What to do: Where a picture appears, skip it; print everything else in the records exactly as it stands.

Records for the exercise:
__________
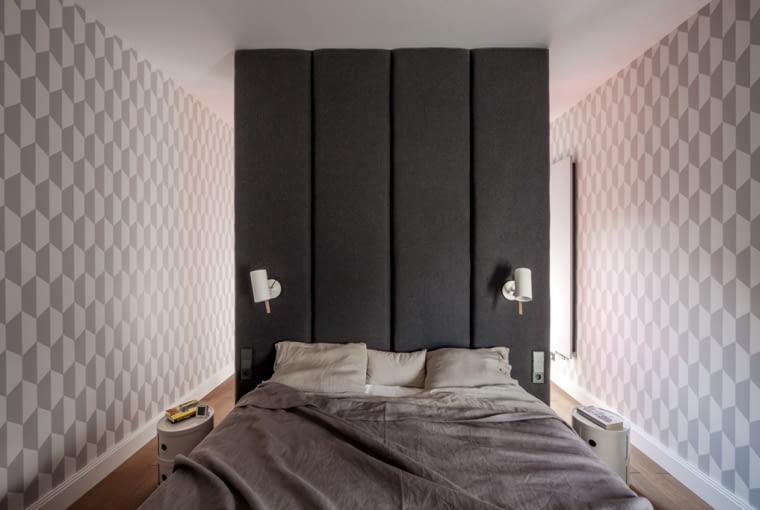 Sypialnia ma oryginalny design. Anna Koszela podzieliła wnętrze na część dzienną i nocną za pomocą wełnianej ściany. Dzięki temu rozwiązaniu nie było potrzeby instalacji drzwi, a część nocna mimo braku okna jest dobrze doświetlona. Efekt głębi uzyskano przy użyciu trójwymiarowej tapety Cole&Son, pokrywającej ściany sypialni.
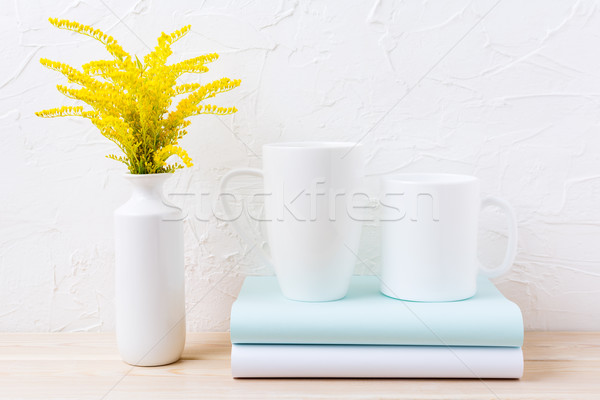Two white coffee and cappuccino mug mockup with ornamental grass Stock photo © TasiPas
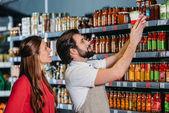 portrét prodavače v zástěře pomáhá ženské shopper v hypermarketu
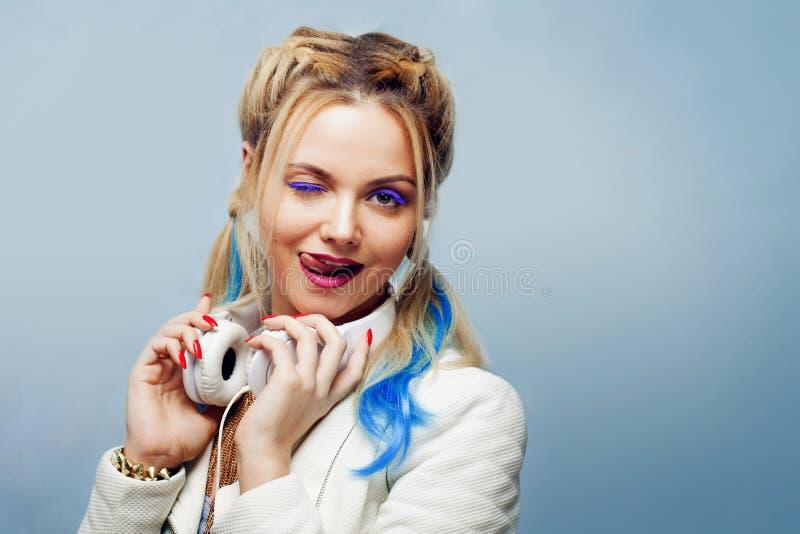 Grappig meisje met gekleurde bundels in haar haar Het luisteren muziek en het tonen van tong royalty-vrije stock fotografie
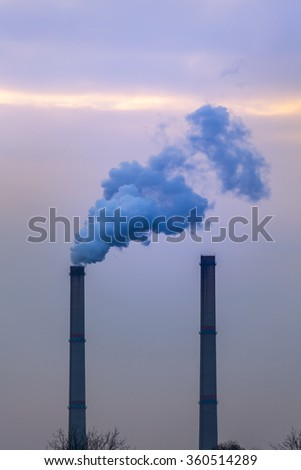 Industrial cityscape with coal power plant and smoke stacks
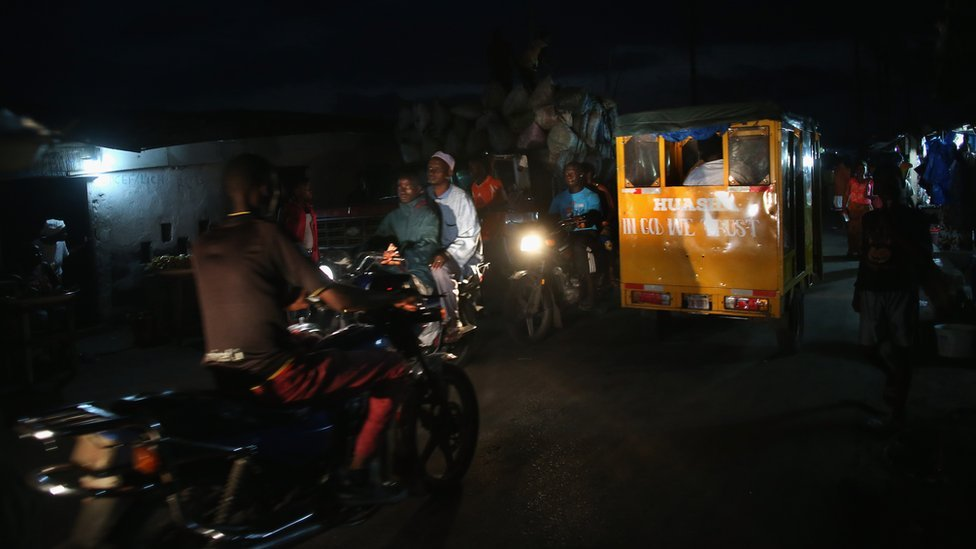 People drive through the dark in the West Point slum, where few homes have electricity, on August 15, 2014 in Monrovia, Liberia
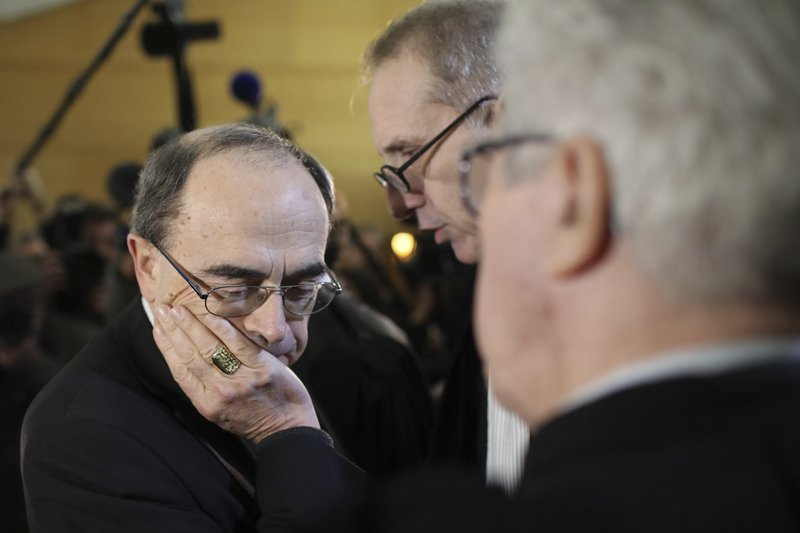 FILE - In this Jan.7, 2019 file photo, Cardinal Philippe Barbarin listens to his lawyers, Jean-Felix Luciani, 2nd right, and Andre Soulier, back to camera, as he attends the start his trial, in Lyon, central France. (AP Photo/Laurent Cipriani, File)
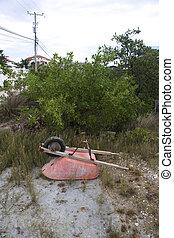 Wheelbarrel in the Sand - An upside-down wheelbarrel in the...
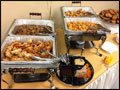 chafing dishes with catered appetizers at a corporate event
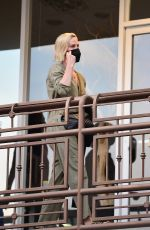 Charlize Theron Sports a khaki jumpsuit as she is spotted arriving at upscale sushi park restaurant in Los Angeles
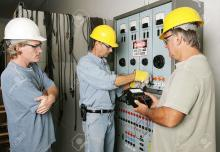 electricians-working-on-an-industrial-power-distribution-center.jpg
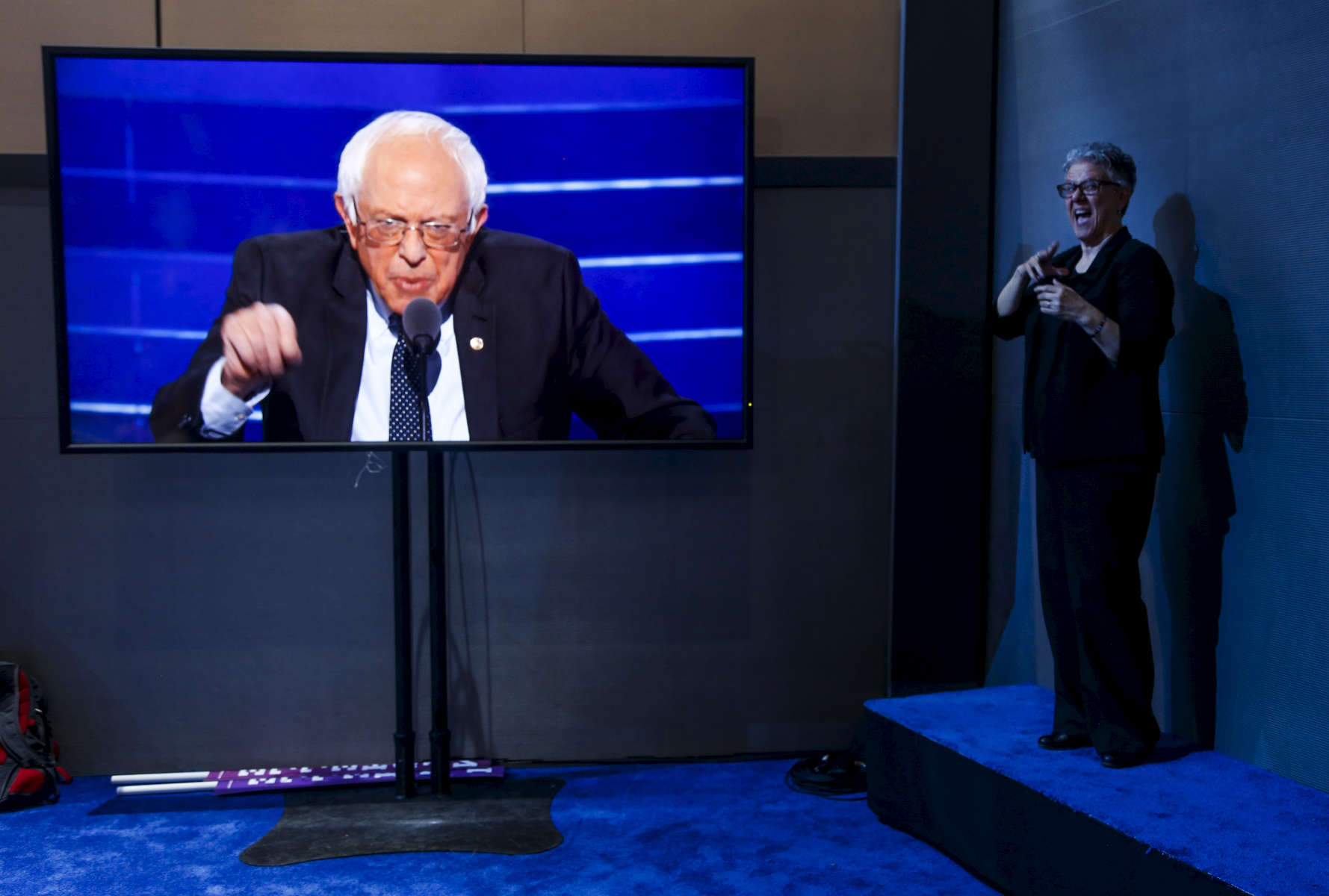 Senator Bernie Sanders (I-VT) address the delegates, seen on a TV screen, while woman translates the speech for non-hearing people, on the first day of the Democratic National Convention.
__________
Written response:
 Sypialnia ma oryginalny design. Anna Koszela podzieliła wnętrze na część dzienną i nocną za pomocą wełnianej ściany. Dzięki temu rozwiązaniu nie było potrzeby instalacji drzwi, a część nocna mimo braku okna jest dobrze doświetlona. Efekt głębi uzyskano przy użyciu trójwymiarowej tapety Cole&Son, pokrywającej ściany sypialni.
Two white coffee and cappuccino mug mockup with ornamental grass Stock photo © TasiPas
 portrét prodavače v zástěře pomáhá ženské shopper v hypermarketu
 Grappig meisje met gekleurde bundels in haar haar Het luisteren muziek en het tonen van tong royalty-vrije stock fotografie
 Industrial cityscape with coal power plant and smoke stacks
 People drive through the dark in the West Point slum, where few homes have electricity, on August 15, 2014 in Monrovia, Liberia
 FILE - In this Jan.7, 2019 file photo, Cardinal Philippe Barbarin listens to his lawyers, Jean-Felix Luciani, 2nd right, and Andre Soulier, back to camera, as he attends the start his trial, in Lyon, central France. (AP Photo/Laurent Cipriani, File)
 Wheelbarrel in the Sand - An upside-down wheelbarrel in the...
 chafing dishes with catered appetizers at a corporate event
 Charlize Theron Sports a khaki jumpsuit as she is spotted arriving at upscale sushi park restaurant in Los Angeles
 electricians-working-on-an-industrial-power-distribution-center.jpg
 Senator Bernie Sanders (I-VT) address the delegates, seen on a TV screen, while woman translates the speech for non-hearing people, on the first day of the Democratic National Convention.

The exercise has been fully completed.